Records provided =
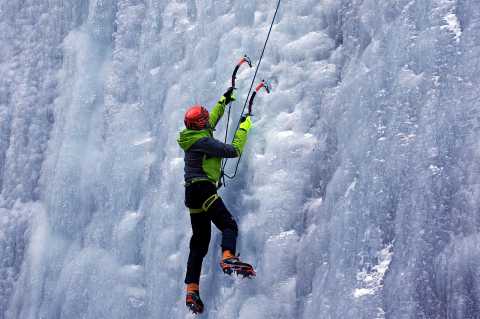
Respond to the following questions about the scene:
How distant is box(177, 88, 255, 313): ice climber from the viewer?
3835 millimetres

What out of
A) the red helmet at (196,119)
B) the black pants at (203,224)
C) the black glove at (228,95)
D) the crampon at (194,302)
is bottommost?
the crampon at (194,302)

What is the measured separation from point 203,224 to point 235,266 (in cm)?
46

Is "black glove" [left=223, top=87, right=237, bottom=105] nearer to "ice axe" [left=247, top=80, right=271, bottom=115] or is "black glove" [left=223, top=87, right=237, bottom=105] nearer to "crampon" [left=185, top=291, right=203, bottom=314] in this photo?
"ice axe" [left=247, top=80, right=271, bottom=115]

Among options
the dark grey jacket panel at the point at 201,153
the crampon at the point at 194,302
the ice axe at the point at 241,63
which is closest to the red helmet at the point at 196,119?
the dark grey jacket panel at the point at 201,153

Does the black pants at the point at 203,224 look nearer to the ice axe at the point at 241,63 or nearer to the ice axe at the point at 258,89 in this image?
the ice axe at the point at 258,89

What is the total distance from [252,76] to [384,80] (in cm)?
112

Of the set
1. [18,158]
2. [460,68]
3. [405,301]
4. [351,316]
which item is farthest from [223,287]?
[18,158]

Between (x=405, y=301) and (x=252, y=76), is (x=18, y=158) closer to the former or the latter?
(x=252, y=76)

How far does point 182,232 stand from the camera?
14.7ft

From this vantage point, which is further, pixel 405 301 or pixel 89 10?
pixel 89 10

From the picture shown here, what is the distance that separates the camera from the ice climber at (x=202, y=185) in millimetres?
3835

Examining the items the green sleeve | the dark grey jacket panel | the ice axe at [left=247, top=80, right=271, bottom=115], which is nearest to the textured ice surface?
the ice axe at [left=247, top=80, right=271, bottom=115]

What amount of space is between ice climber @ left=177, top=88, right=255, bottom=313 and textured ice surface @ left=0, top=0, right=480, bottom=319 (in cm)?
23

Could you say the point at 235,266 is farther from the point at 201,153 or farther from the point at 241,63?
the point at 241,63
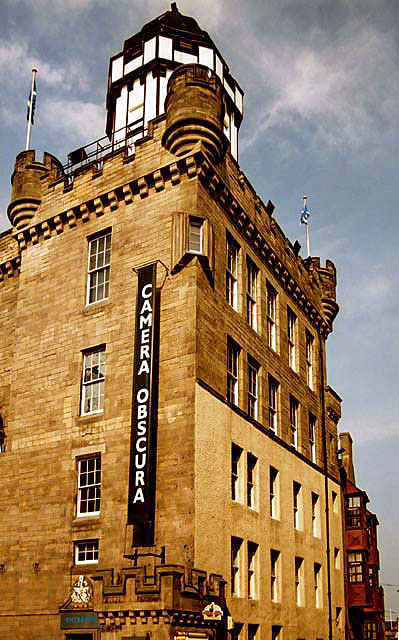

Exercise =
Can you repeat, word for word, the lines from the one containing "What amount of" through the last line, leaving out any pictures?

Response to this exercise =
What amount of space is between ice climber @ left=177, top=88, right=255, bottom=313 and textured ice surface @ left=0, top=0, right=480, bottom=319 (in cm)?
23

Could you say the point at 235,266 is farther from the point at 201,153 or farther from the point at 241,63?
the point at 241,63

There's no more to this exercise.